Hospices are facing a “critical” £47 million shortfall in funding as the cost of caring for dying patients and their families spirals, experts have warned.
Hospice UK used Freedom of Information laws to gather data from England’s Integrated Care Boards (ICBs), which manage budgets and plan care for local people.
The data, obtained from 40 out of 42 ICBs, suggests adult hospices have experienced a real-terms cut in their Government funding amounting to £47 million in the past two years, Hospice UK said.
Its chief executive, Toby Porter (pictured), said: “This state of affairs is unfair and short-sighted. Hospices care for some of the most vulnerable people in society, those at the end of their lives or grieving.
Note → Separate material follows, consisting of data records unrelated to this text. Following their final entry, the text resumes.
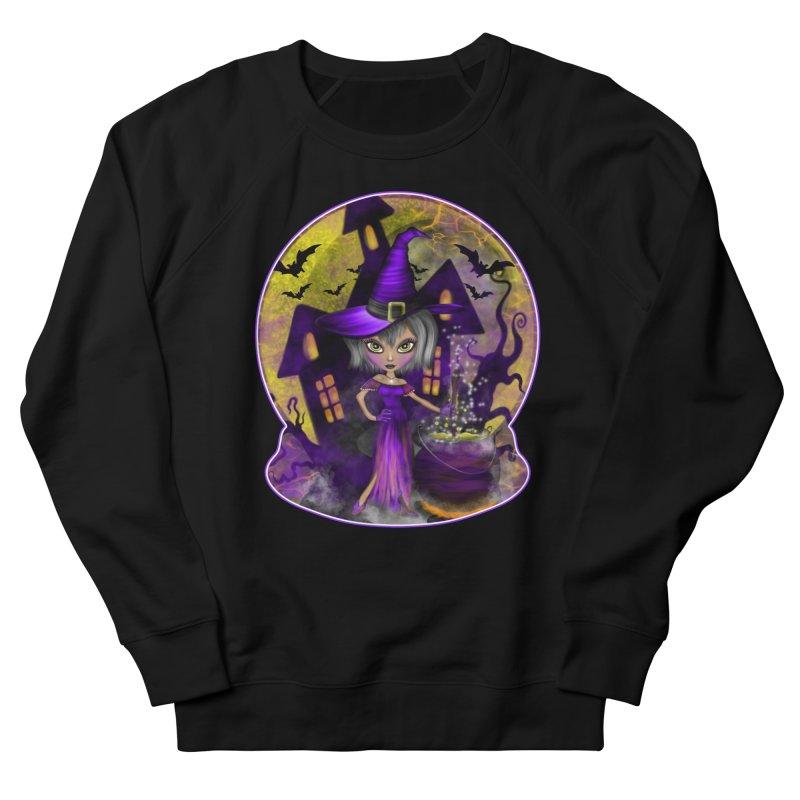 Wisdom Witch Men's Sweatshirt by R Lopez Designs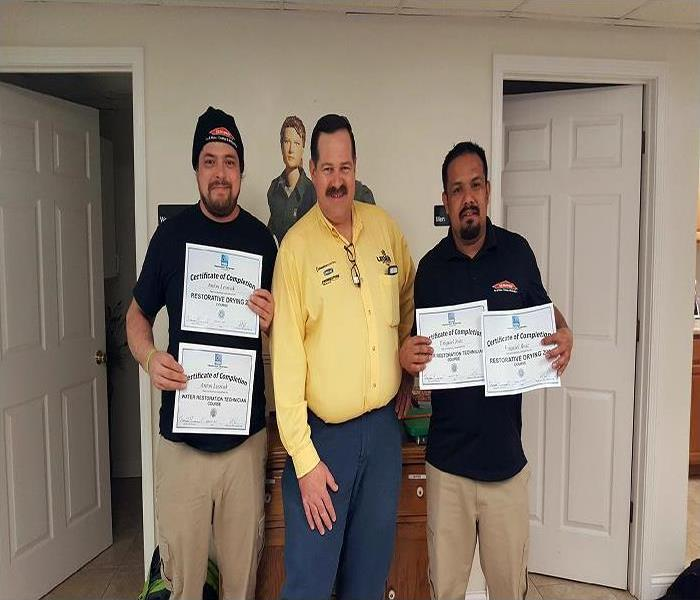 SERVPRO Employee Certification Training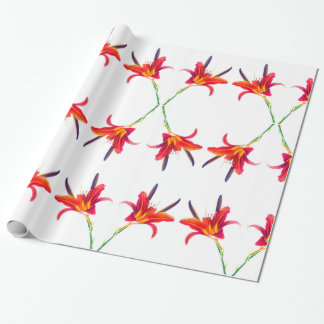 Lily Wrapping Paper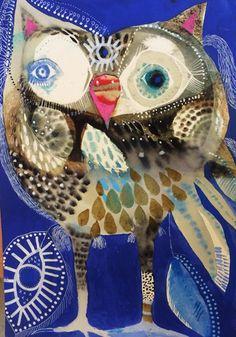 Charlie Three Eyes 34cm x 44cm framed watercolour original.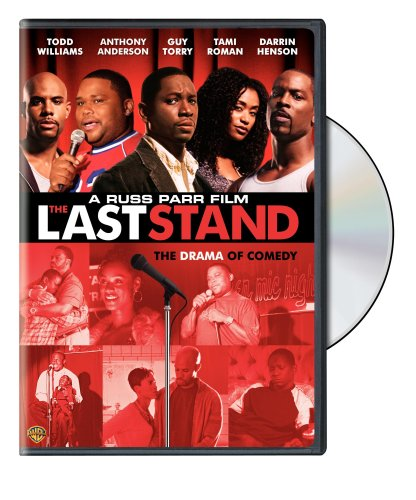 last stand full movie online free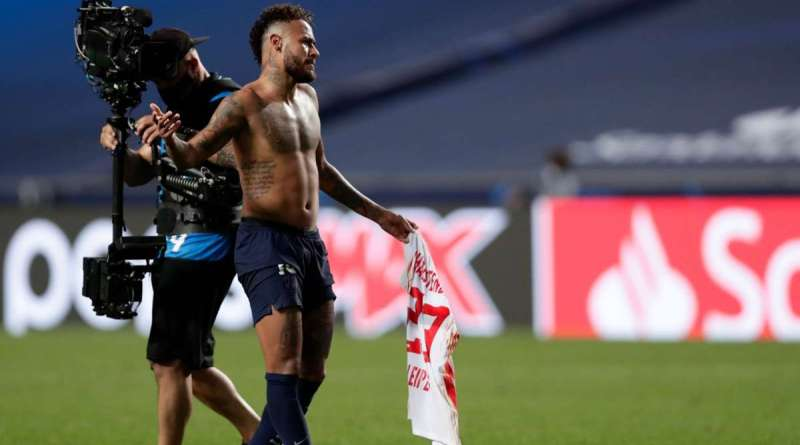 Brazilian star, Neymar to face UEFA ban after swapping shirt with RB Leipzig player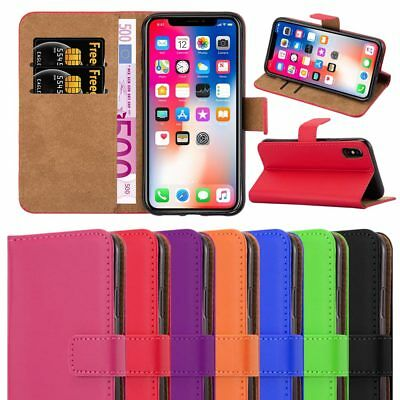 Wallet Flip Leather Case Cover Magnetic Luxury Card Case Cover For Mobile Phones • 3.99£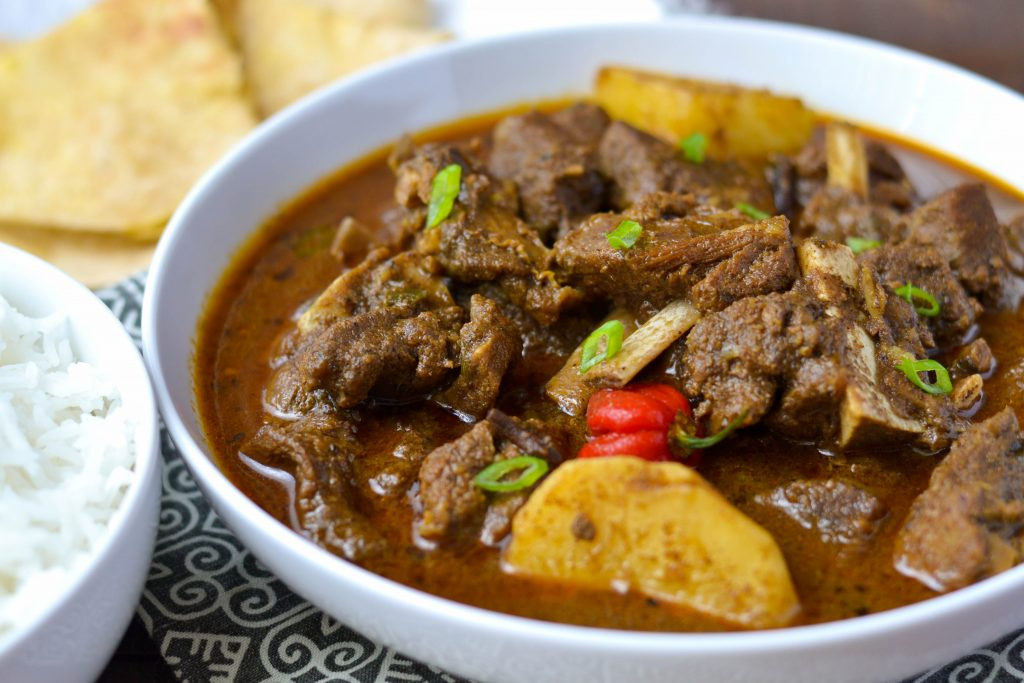 You'll Want to Gobble Up this Guyanese-Style Goat Curry in Minutes!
“But they are increasingly worried about the future of their services, with nearly every hospice in the UK spending more than it brings in.
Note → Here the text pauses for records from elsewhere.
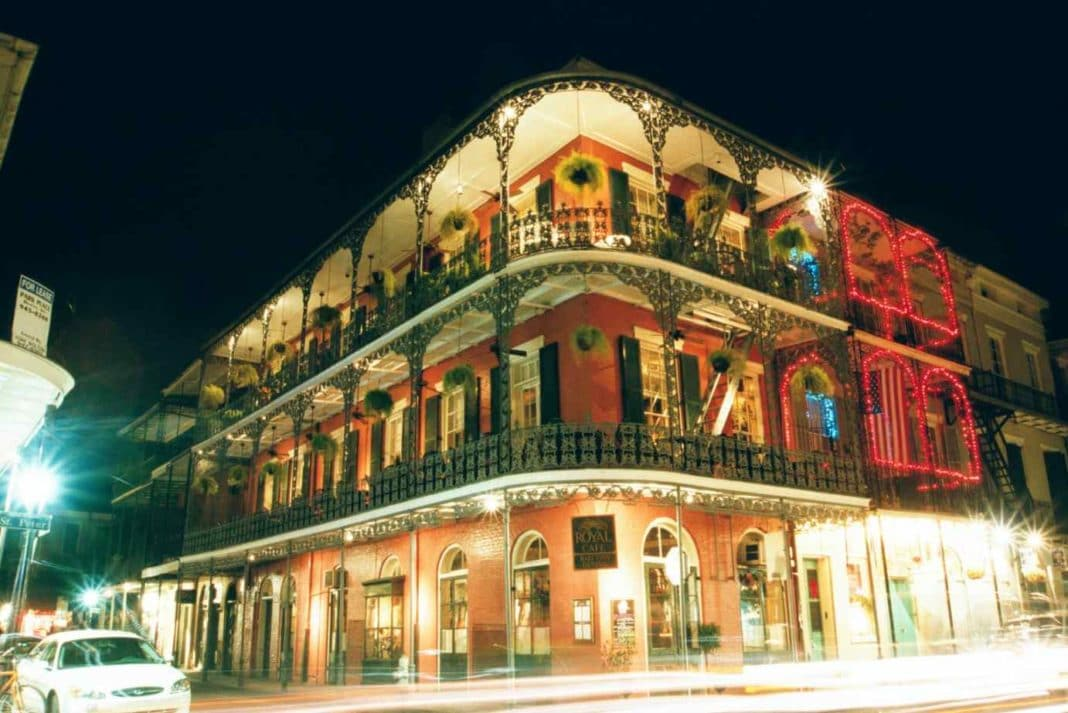 best hotels in new orleans, best new orleans hotels, places to stay in new orleans, best hotel in new orleans, best hotels new orleans, best hotels to stay in new orleans, best place to stay in new orleans, new orleans places to stay, best hotel new orleans, best hotels in nola, hotels to stay in new orleans, places to stay new orleans, best hotel to stay in new orleans, good hotels in new orleans, best places to stay new orleans, lodging in new orleans, top new orleans hotels, the best hotels in new orleans, best new orleans hotel, places to stay near new orleans, best place to stay new orleans, lodging new orleans, new orleans accommodations, top hotels new orleans, great hotels in new orleans, best hotels to stay at in new orleans, new orleans top hotels, best of new orleans, the best hotel in new orleans, best hotel to stay at in new orleans, hotels to stay at in new orleans, what is the best hotel in new orleans, new orleans hotel group, great new orleans hotels
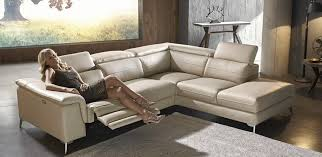 leather electric recliner chaise corner sofa stylish leather corner modular lounge with electric recliner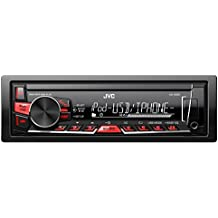 JVC KD-X220 Digital Media Receiver con USB e AUX Frontali, Nero/Rossa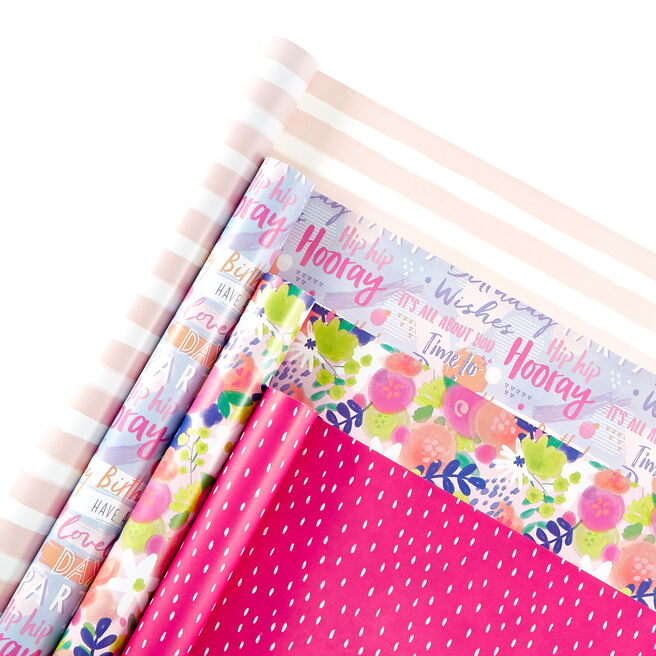 Assorted Pretty Wrapping Paper - 4 Rolls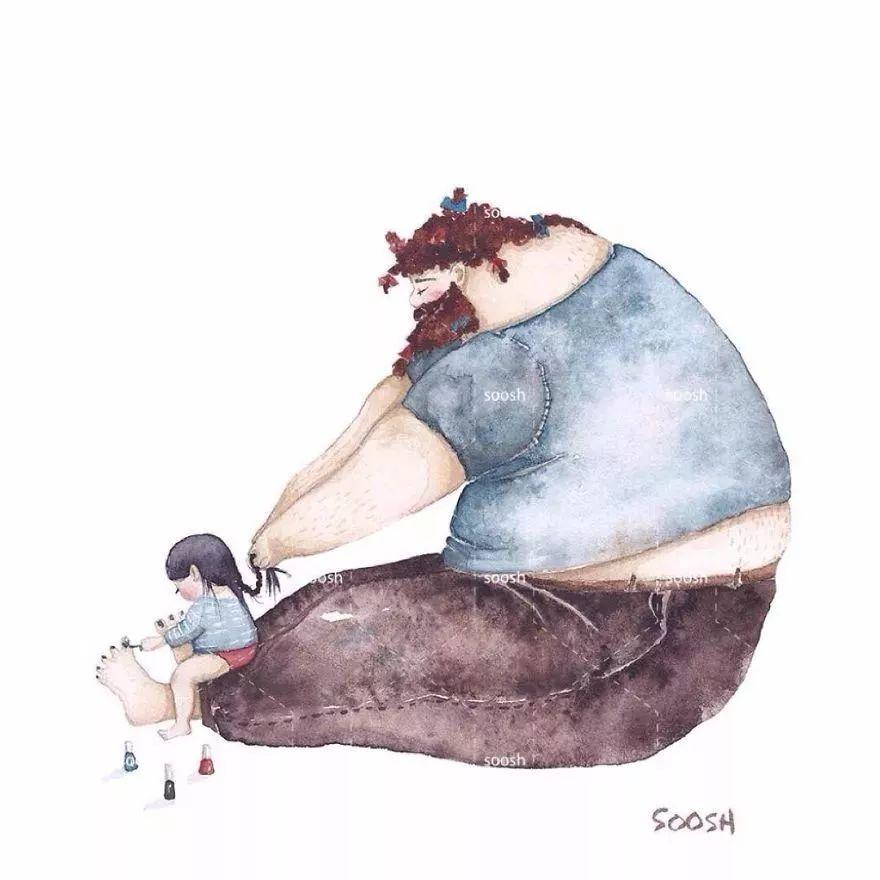 世界上最温柔的事,就是爸爸和女儿在一起~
“Hospice UK tracks hospice finances closely, and we estimate that hospices are currently on track to spend almost £200 million more on delivering their care than they will receive in income. This is highly alarming and clearly not sustainable.
“While hospices are mostly funded by charitable donations, NHS contracts represent around a third of the income of a typical adult hospice.
“But with the cost of caring for dying patients and their families spiralling, for Government support to fall short by £47 million means hospice care services are under threat.”
Mr Porter said ICBs, which receive Government cash, have a duty to ensure palliative and end-of-life care in their area is well funded but the data suggests funding is failing to keep pace with inflation.
“Our data shows that some hospices are still being paid the same in 2023 as they were two years ago to deliver services that now cost significantly more to provide, due to increases in things like salaries and energy bills,” he said.
“We’ve been warning for over a year about the impact that insufficient Government funding will have on essential hospice services. It’s getting critical.”
He said some ICBs have provided funding uplifts but this is not in keeping with the pace of rising costs.
While hospices are trying to plug gaps with fundraising, it is not enough to make up the shortfall, he added.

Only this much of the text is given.